Excerpt provided:
J.P. Moreland (McGill-Queens University Press: Sep. 2001), 184 pages.

Things are particulars and their qualities are universals, but do universals have an existence distinct from the particular things? And what must be their nature if they do? This book provides a careful and assured survey of the central issues of debate surrounding universals, in particular those issues that have been a crucial part of the emergence of contemporary analytic ontology. The book begins with a taxonomy of extreme nominalist, moderate nominalist, and realist positions on properties, and outlines the way each handles the phenomena of predication, resemblance, and abstract reference. The debate about properties and philosophical naturalism is also examined. Different forms of extreme nominalism, moderate nominalism, and minimalist realism are critiqued. Later chapters defend a traditional realist view of universals and examine the objections to realism from various infinite regresses, the difficulties in stating identity conditions for properties, and problems with realist accounts of knowledge of abstract objects. In addition the debate between Platonists and Aristotelians is examined alongside a discussion of the relationship between properties and an adequate theory of existence. The book’s final chapter explores the problem of individuating particulars. The book makes accessible for students a difficult topic without blunting the sophistication of argument required by a more advanced readership. Universals provides an authoritative treatment of the subject for both student and scholar alike.

Information provided:
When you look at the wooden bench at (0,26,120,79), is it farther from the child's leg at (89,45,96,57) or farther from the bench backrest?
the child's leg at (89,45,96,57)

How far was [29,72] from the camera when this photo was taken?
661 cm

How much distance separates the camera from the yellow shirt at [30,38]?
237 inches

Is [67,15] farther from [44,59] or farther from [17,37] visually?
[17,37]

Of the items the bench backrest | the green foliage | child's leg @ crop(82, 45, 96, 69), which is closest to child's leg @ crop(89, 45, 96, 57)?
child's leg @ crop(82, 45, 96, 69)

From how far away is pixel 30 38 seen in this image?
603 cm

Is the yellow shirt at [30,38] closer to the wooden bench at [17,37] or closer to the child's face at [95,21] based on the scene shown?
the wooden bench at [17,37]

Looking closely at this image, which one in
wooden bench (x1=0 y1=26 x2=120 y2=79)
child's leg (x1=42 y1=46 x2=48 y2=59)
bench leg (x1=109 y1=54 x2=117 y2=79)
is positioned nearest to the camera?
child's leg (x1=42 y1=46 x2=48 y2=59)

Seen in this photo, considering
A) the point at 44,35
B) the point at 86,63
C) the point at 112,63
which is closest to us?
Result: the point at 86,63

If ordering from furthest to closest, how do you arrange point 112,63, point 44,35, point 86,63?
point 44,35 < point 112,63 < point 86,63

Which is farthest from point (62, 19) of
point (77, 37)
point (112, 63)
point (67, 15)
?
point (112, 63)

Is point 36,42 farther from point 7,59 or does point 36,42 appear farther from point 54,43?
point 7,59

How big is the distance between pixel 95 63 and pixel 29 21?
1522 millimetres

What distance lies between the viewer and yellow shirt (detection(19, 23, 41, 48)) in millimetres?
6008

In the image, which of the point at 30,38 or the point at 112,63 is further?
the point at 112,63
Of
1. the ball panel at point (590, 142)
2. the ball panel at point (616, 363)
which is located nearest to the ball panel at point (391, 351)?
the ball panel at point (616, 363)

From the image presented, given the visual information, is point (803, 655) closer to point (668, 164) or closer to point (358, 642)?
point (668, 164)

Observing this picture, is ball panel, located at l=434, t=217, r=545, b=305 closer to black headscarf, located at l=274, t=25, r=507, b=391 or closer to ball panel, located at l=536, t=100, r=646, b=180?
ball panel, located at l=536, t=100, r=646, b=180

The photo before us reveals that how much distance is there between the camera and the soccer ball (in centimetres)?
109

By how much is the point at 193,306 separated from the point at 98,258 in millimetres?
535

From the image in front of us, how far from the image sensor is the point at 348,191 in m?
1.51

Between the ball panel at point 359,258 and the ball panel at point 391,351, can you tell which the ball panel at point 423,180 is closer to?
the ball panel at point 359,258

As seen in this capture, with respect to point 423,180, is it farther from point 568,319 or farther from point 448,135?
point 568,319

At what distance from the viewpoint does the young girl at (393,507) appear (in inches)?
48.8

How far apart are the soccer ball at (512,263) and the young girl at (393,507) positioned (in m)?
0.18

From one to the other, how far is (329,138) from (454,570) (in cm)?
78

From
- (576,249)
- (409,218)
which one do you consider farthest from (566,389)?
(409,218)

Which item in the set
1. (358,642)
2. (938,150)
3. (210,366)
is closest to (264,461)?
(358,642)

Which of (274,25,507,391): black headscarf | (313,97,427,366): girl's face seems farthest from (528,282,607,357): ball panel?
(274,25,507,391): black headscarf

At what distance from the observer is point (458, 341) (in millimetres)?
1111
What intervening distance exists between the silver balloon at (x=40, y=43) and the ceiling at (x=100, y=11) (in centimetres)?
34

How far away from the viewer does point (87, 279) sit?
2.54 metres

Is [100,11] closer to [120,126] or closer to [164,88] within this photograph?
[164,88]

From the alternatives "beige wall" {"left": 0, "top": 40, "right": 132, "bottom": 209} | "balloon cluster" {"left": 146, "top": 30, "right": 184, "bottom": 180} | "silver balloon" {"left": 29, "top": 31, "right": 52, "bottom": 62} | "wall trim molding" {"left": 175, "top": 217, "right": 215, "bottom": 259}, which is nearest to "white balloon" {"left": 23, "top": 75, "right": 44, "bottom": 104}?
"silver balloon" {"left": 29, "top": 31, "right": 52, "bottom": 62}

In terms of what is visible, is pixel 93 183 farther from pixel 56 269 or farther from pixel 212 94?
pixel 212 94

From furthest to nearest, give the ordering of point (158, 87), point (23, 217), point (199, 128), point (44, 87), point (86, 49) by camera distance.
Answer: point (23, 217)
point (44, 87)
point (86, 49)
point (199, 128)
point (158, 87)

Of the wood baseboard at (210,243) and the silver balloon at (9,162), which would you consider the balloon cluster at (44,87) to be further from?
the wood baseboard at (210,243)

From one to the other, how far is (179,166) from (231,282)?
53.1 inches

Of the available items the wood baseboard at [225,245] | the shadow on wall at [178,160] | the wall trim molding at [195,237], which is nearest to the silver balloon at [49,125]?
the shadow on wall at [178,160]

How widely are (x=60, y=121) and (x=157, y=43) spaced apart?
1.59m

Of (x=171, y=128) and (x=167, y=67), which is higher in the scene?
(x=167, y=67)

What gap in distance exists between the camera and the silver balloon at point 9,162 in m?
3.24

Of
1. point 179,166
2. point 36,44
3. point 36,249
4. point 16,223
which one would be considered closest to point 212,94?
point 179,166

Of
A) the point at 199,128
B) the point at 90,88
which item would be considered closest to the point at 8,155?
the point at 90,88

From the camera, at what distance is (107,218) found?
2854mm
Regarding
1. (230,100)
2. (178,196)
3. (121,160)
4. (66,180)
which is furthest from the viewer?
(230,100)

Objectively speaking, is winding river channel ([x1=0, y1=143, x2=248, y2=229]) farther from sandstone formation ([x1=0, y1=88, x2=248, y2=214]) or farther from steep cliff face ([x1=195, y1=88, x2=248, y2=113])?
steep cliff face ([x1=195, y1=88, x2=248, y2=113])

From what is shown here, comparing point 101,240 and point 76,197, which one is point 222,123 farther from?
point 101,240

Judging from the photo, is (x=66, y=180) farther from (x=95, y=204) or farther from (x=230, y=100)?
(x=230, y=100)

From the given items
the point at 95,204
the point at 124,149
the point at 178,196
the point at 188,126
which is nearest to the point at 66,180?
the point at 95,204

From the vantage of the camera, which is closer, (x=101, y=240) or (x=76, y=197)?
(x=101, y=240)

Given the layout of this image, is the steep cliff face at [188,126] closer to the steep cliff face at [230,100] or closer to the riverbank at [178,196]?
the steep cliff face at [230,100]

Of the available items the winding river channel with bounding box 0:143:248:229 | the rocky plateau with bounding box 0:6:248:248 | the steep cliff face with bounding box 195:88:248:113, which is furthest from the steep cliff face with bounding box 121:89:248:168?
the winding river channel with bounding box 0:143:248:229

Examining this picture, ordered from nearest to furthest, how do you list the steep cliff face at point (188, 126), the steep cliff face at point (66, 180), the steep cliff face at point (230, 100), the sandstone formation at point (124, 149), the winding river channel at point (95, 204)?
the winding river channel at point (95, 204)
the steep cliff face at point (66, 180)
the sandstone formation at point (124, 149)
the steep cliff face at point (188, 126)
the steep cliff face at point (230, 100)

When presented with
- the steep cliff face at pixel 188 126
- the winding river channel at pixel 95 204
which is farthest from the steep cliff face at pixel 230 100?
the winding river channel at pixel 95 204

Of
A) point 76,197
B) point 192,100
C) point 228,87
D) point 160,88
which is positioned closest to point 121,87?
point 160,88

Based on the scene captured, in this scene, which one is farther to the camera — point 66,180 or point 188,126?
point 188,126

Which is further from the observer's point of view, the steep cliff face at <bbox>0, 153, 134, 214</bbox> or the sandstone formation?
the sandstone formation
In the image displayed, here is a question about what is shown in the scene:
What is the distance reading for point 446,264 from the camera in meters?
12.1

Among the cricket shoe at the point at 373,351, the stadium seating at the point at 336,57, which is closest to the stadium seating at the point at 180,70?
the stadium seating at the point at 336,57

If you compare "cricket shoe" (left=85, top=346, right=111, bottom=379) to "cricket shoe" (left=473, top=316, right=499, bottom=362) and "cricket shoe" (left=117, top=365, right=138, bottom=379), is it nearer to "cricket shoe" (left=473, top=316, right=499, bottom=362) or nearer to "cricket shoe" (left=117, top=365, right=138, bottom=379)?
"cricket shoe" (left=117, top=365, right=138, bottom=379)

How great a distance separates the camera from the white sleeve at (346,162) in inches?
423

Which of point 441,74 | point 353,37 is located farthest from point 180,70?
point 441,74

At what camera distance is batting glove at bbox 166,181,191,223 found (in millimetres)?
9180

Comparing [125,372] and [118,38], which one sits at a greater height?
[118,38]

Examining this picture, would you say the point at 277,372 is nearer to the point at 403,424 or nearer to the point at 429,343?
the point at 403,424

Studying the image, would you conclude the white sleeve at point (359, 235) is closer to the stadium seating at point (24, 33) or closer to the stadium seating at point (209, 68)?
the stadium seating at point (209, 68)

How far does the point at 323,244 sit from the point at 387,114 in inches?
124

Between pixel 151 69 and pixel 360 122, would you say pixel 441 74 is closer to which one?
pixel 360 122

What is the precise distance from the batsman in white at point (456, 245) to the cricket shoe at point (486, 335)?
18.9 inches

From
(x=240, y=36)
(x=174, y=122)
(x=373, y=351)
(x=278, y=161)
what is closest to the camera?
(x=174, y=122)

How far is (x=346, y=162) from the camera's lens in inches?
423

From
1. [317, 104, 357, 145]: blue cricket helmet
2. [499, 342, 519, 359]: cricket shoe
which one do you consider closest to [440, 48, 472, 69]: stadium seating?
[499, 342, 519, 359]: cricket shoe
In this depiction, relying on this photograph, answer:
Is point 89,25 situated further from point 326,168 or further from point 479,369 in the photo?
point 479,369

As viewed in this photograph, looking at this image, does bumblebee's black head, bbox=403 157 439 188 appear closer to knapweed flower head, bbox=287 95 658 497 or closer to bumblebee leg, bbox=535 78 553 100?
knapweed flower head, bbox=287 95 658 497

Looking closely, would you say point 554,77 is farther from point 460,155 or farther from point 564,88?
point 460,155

The tasks:
(A) Name the phenomena that, according to the description of the book on universals, each position on properties is shown to handle.
(B) Answer the following from the description of the book on universals, one answer per line:
(i) Which press published the book?
(ii) How many pages does the book have?
(iii) What problem does the book's final chapter explore?
(C) Write a continuation of the description of the book on universals, beginning after its final sentence.

Responses for each task:
(A) Predication, resemblance, and abstract reference.

(B)
(i) McGill-Queens University Press.
(ii) 184 pages.
(iii) The problem of individuating particulars.

(C)
From Chapter One

Along with the metaphysics of substance, the problem of universals is the paradigm case of a perennial issue in the history of philosophy. The problem of universals is actually a set of related issues involving the ontological status of properties. Prima facie, it would seem that properties exist. Indeed, one of the most obvious facts about the world is that it consists of individual things that have properties and that stand in relations to other things. It would also seem that several
objects can have the same property; for example, several things can possess the same shade of red. But both the existence and nature of properties have long been a matter of dispute and the problem of
universals is the name for the issues central to this debate.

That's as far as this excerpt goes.